Ladino, much like Yiddish, covers pretty expansive cultural subtexts and domains, which suits Galit Giat down to the ground.
Giat has been putting her stuff out there, across a panoply of entertainment market sectors, for close to three decades now.
When I ask something in the vein of “will the real Galit Giat please stand up?” the 49-year-old mother of three responds that she has juggled her genre act spread from the off.
“I have always acted and sung and danced, at the same time,” she says, adding that she, unsurprisingly, is not a fan of pigeonholing.

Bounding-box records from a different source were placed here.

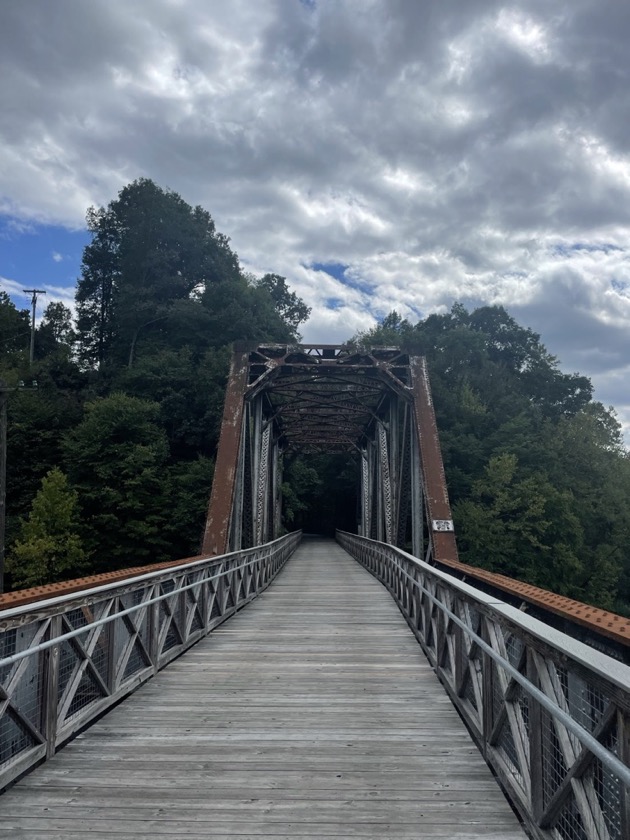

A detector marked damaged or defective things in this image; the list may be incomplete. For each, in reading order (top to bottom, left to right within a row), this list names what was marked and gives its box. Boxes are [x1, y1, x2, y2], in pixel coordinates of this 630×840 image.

rusty steel beam [202, 344, 252, 556]
orange-brown rusted beam [202, 344, 252, 556]
orange-brown rusted beam [410, 354, 460, 564]
rusty steel beam [410, 354, 460, 564]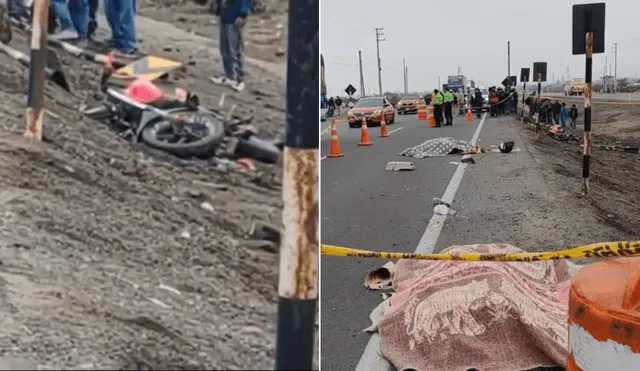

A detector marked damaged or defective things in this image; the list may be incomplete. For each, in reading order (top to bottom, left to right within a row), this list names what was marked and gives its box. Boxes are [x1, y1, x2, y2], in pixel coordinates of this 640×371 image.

damaged road [0, 1, 310, 370]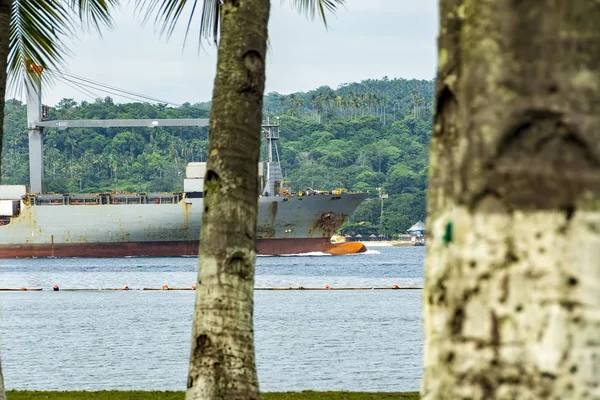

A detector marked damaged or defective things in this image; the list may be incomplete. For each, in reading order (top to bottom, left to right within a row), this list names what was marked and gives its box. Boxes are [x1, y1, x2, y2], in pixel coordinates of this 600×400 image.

rust stain on hull [0, 239, 366, 258]
rusty red hull [0, 238, 366, 260]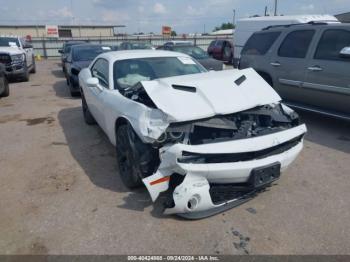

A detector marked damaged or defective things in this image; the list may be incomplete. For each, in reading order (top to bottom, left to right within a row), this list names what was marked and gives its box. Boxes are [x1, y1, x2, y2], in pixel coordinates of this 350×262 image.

crumpled hood [142, 67, 282, 121]
damaged front end [142, 103, 306, 218]
detached front bumper [143, 124, 306, 218]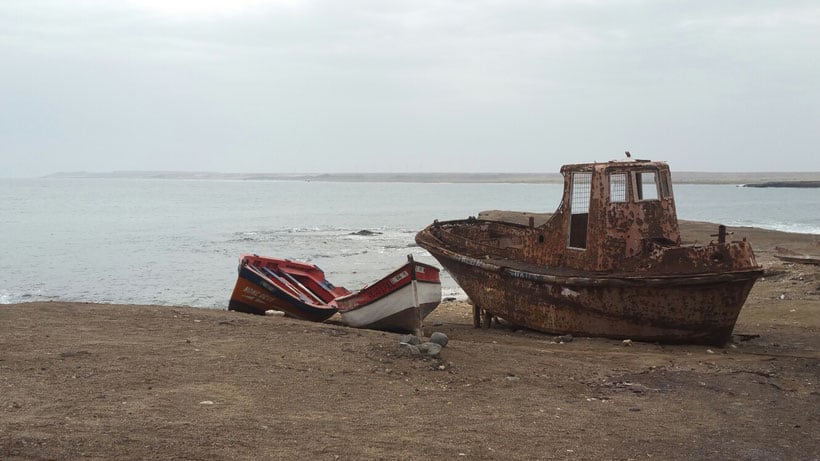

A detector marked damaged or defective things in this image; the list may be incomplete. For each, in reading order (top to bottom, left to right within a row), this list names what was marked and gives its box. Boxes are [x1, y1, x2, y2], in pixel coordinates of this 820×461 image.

rusty boat [420, 156, 764, 344]
rusty metal surface [420, 160, 764, 344]
rusty hull [420, 160, 764, 344]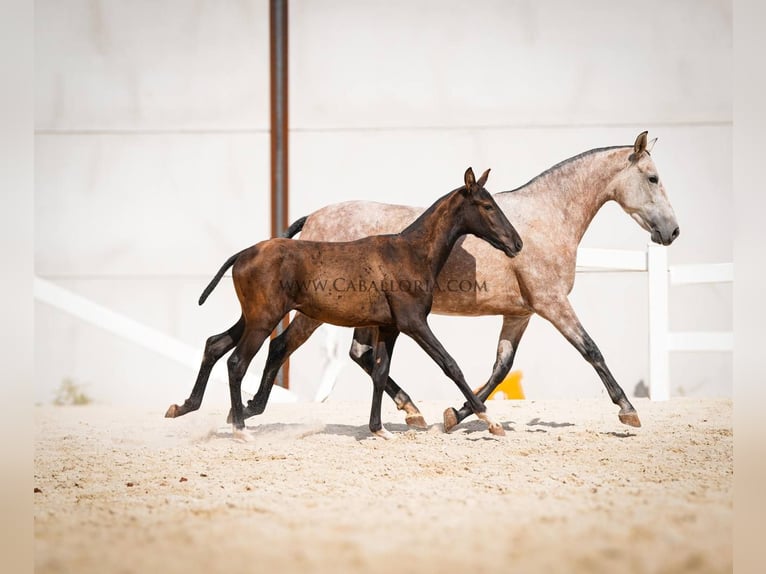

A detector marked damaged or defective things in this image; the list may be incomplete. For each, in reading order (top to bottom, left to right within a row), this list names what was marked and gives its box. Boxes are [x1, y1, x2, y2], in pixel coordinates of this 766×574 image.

rusty metal pole [272, 0, 292, 392]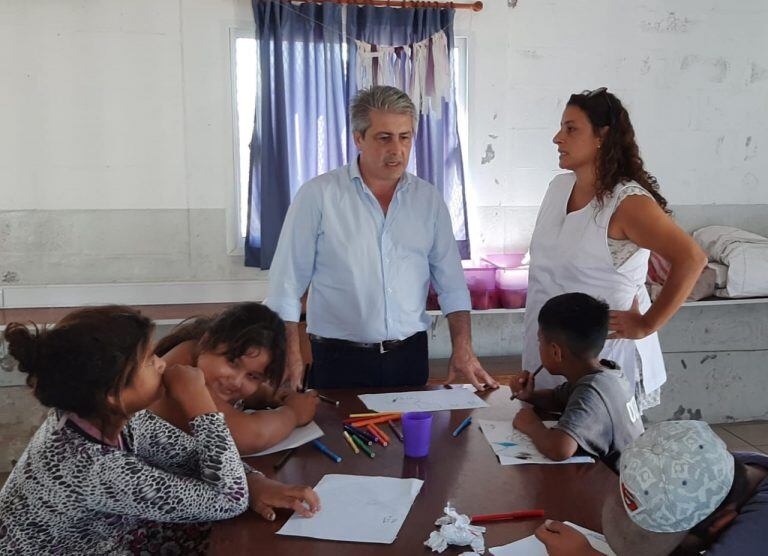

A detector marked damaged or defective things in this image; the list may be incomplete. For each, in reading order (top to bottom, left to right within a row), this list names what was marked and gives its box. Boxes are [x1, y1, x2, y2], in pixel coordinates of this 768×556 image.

peeling paint [480, 143, 498, 165]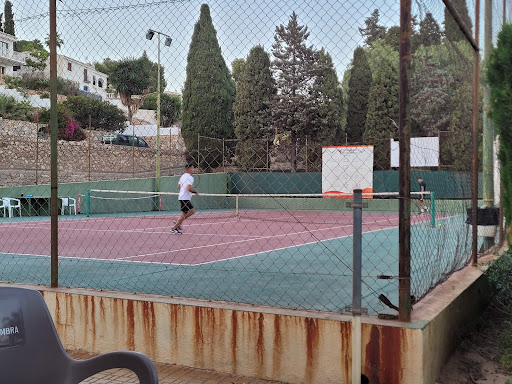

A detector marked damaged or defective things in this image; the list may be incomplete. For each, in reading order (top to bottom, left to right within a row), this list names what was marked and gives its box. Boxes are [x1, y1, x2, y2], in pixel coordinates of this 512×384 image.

“I don’t define myself as this or that. I think that as soon as you do that, you reduce yourself, you limit who you are. I don’t think that is right for me. So, I act and I sing, I do TV cinema and also work on stage, and do emceeing, and I sing in my productions all around the country.
“So, you want to try to define me?” she throws back at me.
I politely left the gauntlet where it landed and explained to Giat that I am not looking to shackle her, just trying to get a better handle on where she comes from and how that informs her multifarious work today.
When it comes to singing, Giat has certainly paid her dues.
“I went to Thelma Yellin [High School of the Arts in Givatayim],” she explains. “I did a lot of plays, with music, and somehow all the parts they gave me were singing parts.”
That was followed by some invaluable on-the-job training in an IDF band, although in a different field of entertainment. “I thought I’d probably sing in the troupe, but I played the comedic role.”
Giat says she has never had a problem with casting her creative net far and wide. “That’s what I really enjoy. That’s my own fun, doing all the things that I love.” That, she admits, is how she stays on the ball and keeps herself engaged. “I am always looking to do different things, in different styles, and to convey a different message.”
That mindset led her straight into the core of Ladino.
That, along with a plethora of other projects, helps to keep Giat on her toes. “I have been singing songs by [Egyptian diva] Oum Kulthoum, for seven years, with the Jaffa Theater. That’s something very different. My world is wide and varied, and I love it that way.”
Not that there hasn’t been the odd internal tiff. “Sometimes I tell myself that I should, maybe, focus on something, on just one thing – maybe I should just be a singer or an actress. But I don’t know how to do that.”
Giat isn't entirely sure where her split creative personality comes from, although she thinks her father may have had something to with it. “My mother told me it was hard to get me to go to sleep when I was a baby. Then my dad came up with the idea of putting a radio in my crib.” There was no premeditated music schooling at home. “I have no idea what music played on the radio back then, but it was probably a mix of things.”
She ventures that that nonjudgmental open-eared acceptance of the sounds that surrounded her in her infancy possibly formed her eclectic professional line of thought. “I didn’t listen to the radio when I was a baby. I don’t think you intentionally listen when you are so young. You just hear them, without any sort of agenda or prejudice. I think that is a healthy thing, in life, in general. That is part of the reason why everything interests me.”
In fact, it seems there was quite a lot of gentle guidance in the Giat home.
“My father used to play all sorts of music for us,” Giant recalls. “There was Yemenite music, [hit mid-seventies disco group] Boney M., or ABBA, liturgical material, Israeli stuff, classical music and rock. All sorts.”
The previous generation also got in on the willy-nilly artistic educational act.
“My mother’s side of the family has Algerian roots, and I’d hear my grandparents speaking Arabic. They loved the Arabic language, and I’d watch the [Friday afternoon] Arabic movie on TV with them. I didn’t understand it, but I was charmed by the sound of the language.”
The box also helped to draw Giat into the climes of this week’s festival.
“Those songs were always part of my personal soundtrack, as an Israeli. So Ladino was never alien to me. I had to pinch myself when I landed a part in the show.”
She says it was a natural fit for her. “When I got into Ladino music, that added another layer, another color, to my personality and my personal makeup.”
That enduring love affair will fuel Giat’s Ladino Festival finale on Thursday (10:30 p.m.), when she takes the stage with a band that also features her Argentinean-born flutist husband, Marcelo Zuber.
Other big names lined up for this year’s three-dayer include world-renowned Ladino-flamenco vocalist Yasmin Levy, globe-trotting guitarist-vocalist David Broza, Cypriot-born singer Trifonas and popular TV and radio presenter, and vocalist, Shimon Parnass.